This is similar to this dplyr lag post, and this dplyr mutate lag post, but neither of those ask this question about defaulting to the input value. I am using dplyr to mutate a new field that's a lagged offset of another field (that I've converted to POSIXct). The goal is, for a given ip, I'd like to know some summary statistics on the delta between all the times it shows up on my list.
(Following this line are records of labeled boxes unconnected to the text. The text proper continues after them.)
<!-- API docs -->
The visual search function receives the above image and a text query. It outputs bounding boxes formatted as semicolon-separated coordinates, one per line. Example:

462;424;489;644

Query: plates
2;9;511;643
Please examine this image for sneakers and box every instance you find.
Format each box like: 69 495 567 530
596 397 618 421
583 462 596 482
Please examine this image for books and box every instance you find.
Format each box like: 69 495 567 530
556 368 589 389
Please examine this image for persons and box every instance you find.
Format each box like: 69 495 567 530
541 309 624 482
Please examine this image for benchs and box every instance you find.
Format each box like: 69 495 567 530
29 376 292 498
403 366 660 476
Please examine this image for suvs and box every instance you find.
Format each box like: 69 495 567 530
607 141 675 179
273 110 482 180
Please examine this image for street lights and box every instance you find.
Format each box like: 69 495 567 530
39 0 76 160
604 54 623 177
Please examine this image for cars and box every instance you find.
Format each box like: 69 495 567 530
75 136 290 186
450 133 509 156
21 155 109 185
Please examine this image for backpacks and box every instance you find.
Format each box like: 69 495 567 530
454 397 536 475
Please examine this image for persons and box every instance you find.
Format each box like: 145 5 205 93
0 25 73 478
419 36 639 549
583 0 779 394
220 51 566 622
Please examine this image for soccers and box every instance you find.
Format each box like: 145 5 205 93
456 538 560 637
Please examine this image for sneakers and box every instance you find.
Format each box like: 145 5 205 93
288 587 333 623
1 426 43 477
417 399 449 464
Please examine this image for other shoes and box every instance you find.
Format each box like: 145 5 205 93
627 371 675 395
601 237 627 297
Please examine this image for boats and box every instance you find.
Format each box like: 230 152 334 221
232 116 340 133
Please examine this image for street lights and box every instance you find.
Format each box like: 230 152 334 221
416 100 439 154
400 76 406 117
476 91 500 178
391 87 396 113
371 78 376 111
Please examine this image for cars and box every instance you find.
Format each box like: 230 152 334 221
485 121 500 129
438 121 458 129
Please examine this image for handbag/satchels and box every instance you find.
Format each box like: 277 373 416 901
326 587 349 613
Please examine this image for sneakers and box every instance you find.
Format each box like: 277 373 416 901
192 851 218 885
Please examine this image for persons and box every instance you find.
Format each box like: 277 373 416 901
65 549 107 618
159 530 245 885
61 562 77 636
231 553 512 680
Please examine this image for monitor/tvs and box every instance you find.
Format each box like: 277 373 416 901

I also have about 12 million rows.
The data look like this (prior to mutation)
ip hour snap
192.168.1.2 2017070700 0
192.168.1.2 2017070700 15
192.168.1.4 2017070700 0
192.168.1.4 2017070701 45
192.168.1.4 2017070702 30
192.168.1.7 2017070700 15
'hour' is an integer, but should be a timestamp.
'snap' is one of 4 'snapshot' values that represent 15 minute increments.
Here's the data.frame creation code:
test <- data.frame(ip=c("192.168.1.2","192.168.1.2","192.168.1.4","192.168.1.4","192.168.1.4","192.168.1.7"), hour=c(2017070700,2017070700,2017070700,2017070701,2017070702,2017070700), snap=c(0,15,0,45,30,15))
There are hundreds and sometimes thousands of timestamps per ip. The code below uses dplyr to
- a) pad the 0's with a leading 0,
- b) concat the two integer 'date' fields into one field,
- c) convert merged integer 'date' field to a POSIX date,
- d) group by ip,
- e) mutate a new column that's lagged of the old timestamp by 1 and, if the value is NA, refer back to the original value (THIS IS THE BIT THAT DOESN"T WORK), and
- f) mutate a new column that takes the difference of the current time and the previous time (by ip).
These steps refer to the comments at the end of each line.
timedelta <- test %>%
mutate(snap = formatC(snap, width=2, flag=0)) %>% # a)
mutate(fulldateint = paste(hour, snap, sep="")) %>% # b)
mutate(fulldate = as.POSIXct(strptime(fulldateint, "%Y%m%d%H%M"))) %>% # c)
group_by(ip) %>% # d)
mutate(shifted = dplyr::lag(fulldate, default=fulldate)) %>% # e)
mutate(diff = fulldate-shifted) # f)
After mutation, the data should look like this:
ip hour snap fulldateint fulldate shifted diff
<fctr> <dbl> <chr> <chr> <dttm> <dttm> <time>
1 192.168.1.2 2017070700 00 201707070000 2017-07-07 00:00:00 2017-07-07 00:00:00 0 secs
2 192.168.1.2 2017070700 15 201707070015 2017-07-07 00:15:00 2017-07-07 00:00:00 900 secs
3 192.168.1.4 2017070700 00 201707070000 2017-07-07 00:00:00 2017-07-07 00:00:00 0 secs
4 192.168.1.4 2017070701 45 201707070145 2017-07-07 01:45:00 2017-07-07 00:00:00 6300 secs
5 192.168.1.4 2017070702 30 201707070230 2017-07-07 02:30:00 2017-07-07 01:45:00 2700 secs
6 192.168.1.7 2017070700 15 201707070015 2017-07-07 00:15:00 2017-07-07 00:15:00 0 secs
And if I could get lag to default to its original value, the 'delta-T' would always be 0 when it doesn't have a previous value (which is the desired result).
However, dplyr::lag(fulldate, default=fulldate)
throws the error
Error in mutate_impl(.data, dots) :
Column `shifted` must be length 2 (the group size) or one, not 3
It does work if I use fulldate1, but then I lose the group_by(ip)
result, which is necessary. Is it possible to make lag reference its own input within dplyr?
Note: I really would prefer an answer using dplyr and not data.table, if possible, since I've been using dplyr as our primary data munging library, but also since I'd like to suggest to Mr. Wickham that he take this under consideration if it truly has no solution in the existing dplyr library.